Primark – a giant retail footprint
Primark has continued to expand its impressive retail footprint over the past 12 months, opening 14 new stores in the year to 14 September. This included its largest store to date – in fact the world’s largest fashion retail store, as decreed by Guinness World Records – in Birmingham. It now has 161 UK stores.
Primark’s revenue rose 4.2% to £7.8bn for the year to 14 September, driven by its ongoing store expansion.
The company is now focusing on international expansion as well as investing in customer experience and service.
While many brands view Black Friday as an opportunity to drive sales, this year, Primark chose to invest instead in Christmas gifting to boost footfall.
JD Sports – rocketing revenue
It was a bumper 12 months for sportswear giant JD Sports. Revenue almost doubled at JD Sports Fashion for the six months to 3 August 2019. Group revenue jumped 47% compared with the same period last year to £2.7bn. The group reported an operating profit of £200m, a 61% increase on the previous year. Profit before tax grew by 7% to £122m.
There was also good news for the Group’s chief executive chairman Peter Cowgill, who received a one-off bonus of £6m in recognition of his “exceptional performance” and was crowned Fashion Leader of the Year at the Drapers Awards in November.
JD Sports has branched into the wholesale market over the past 12 months, launching its private label Supply & Demand on retailers including Zalando, Very and Urban Celebrity. Womenswear brand Pink Soda launched on Very in the autumn.
The retailer also announced plans to upsize its Brighton store into a 16,500 sq ft superstore.
However, it was not completely smooth sailing for JD Sports. It has been forced to defend its proposed merger with rival Footasylum over concerns from watchdog the Competition and Markets Authority that it will damage competition.
This year heralded more store closures, administrations and redundancies.
House of Fraser – hanging in the balance
House of Fraser has struggled to keep its head above water in 2019, and its administration was extended for a further 12 months in August, just weeks after Sports Direct owner Mike Ashley branded its problems as “nothing short of terminal in nature”.
In its delayed annual results, Sports Direct Group said: “If we had the gift of hindsight, we might have made a different decision in August 2018.”
The group reported rising revenue and profits in its half year results to 27 October 2019, as a result of its acquisitions. Group revenue rose by 14% to £204.5m following a 79.2% jump in sales from premium lifestyle and a 6.2% increase in UK sports retail sales.
However, if acquisitions are excluded, group revenue fell by 6.4% during the period. In the results Ashley backpedalled on his previous comments regarding House of Fraser, to say that thanks to Sports Direct the department store chain’s future was ”hopefully ‘bright’”.
Jack Wills – Sports Direct shrinks its footprint
The preppy British lifestyle brand, once hugely popular among university students, faced a “cash crunch” this summer following tough spring trading.
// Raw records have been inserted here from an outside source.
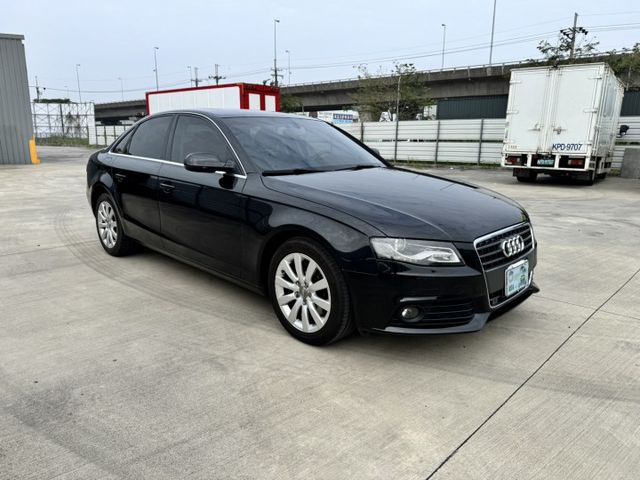 大億汽車-2012年A4 2.0T.一手車.只跑9萬.保證全台車況最美.內飾最優  第3張相片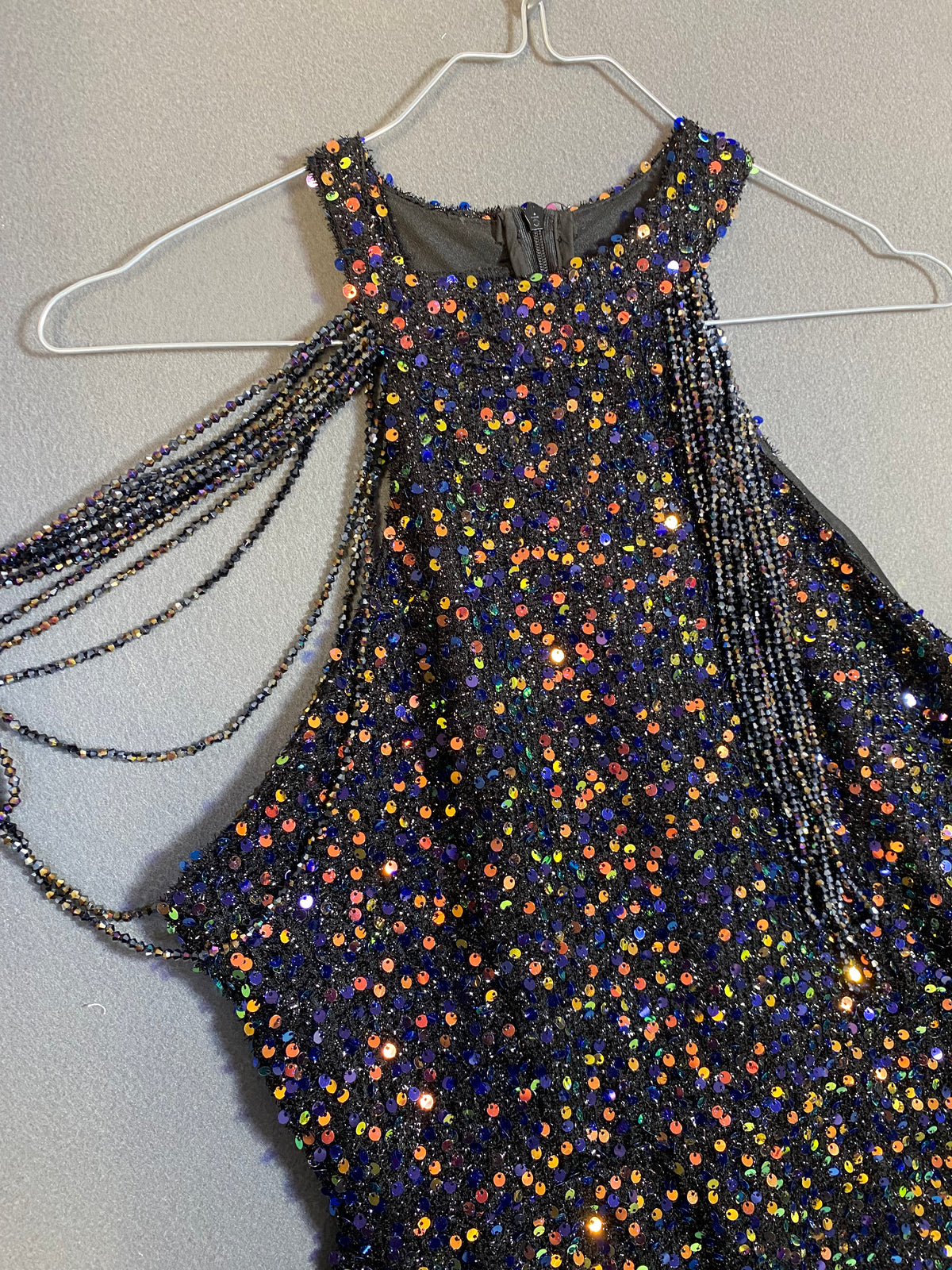 Robe à sequins irisés et encolure américaine perlée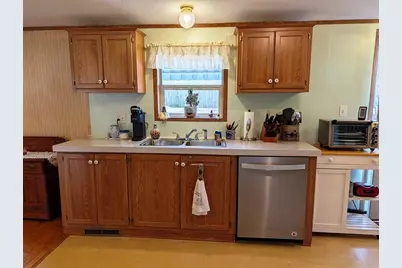 34 Shaw Street, Rochester, NH 03867 - Photo 9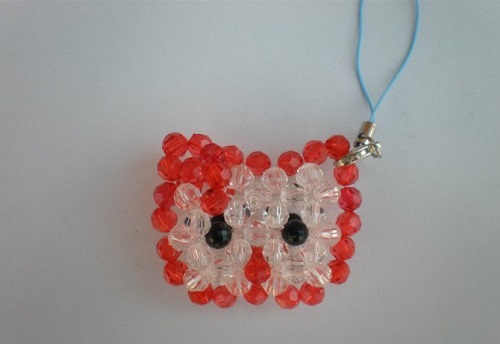 8月8日，手工活外發(fā)加工可靠嗎？靈活就業(yè)好手工，做手工傳承官，手工之家不斷創(chuàng)新合作，讓大家的收入更好是目標(biāo)，圖為串珠米珠繡純手工產(chǎn)品剪影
It was then sold to Sports Direct for £12.8m in a pre-pack administration deal in August.
Sports Direct has since shut eight Jack Wills stores and said more closures are likely if it cannot secure lower rents across the remaining portfolio. Chief executive Suzanne Harlow also departed over the summer following Sports Direct’s takeover.
Mothercare – the end of an era
The British mother and baby retailer is expected to wind down its UK business by February 2020 after appointing administrators in November this year. All of Mothercare’s 79 stores are expected to close, which will result in 2,500 job losses.
Business rates and rent prices, in addition to a decline in sales, are all part of the issues facing the retailer. An outdated business model and failure to invest in online retail have also contributed to its downfall.
However, the business has signed an exclusive franchise deal with Boots UK. The Mothercare product range will be made available in larger Boots stores across the UK, including Mothercare shop-in-shops over time, as well as online at boots.com. The proposed partnership will be for an initial period of five years.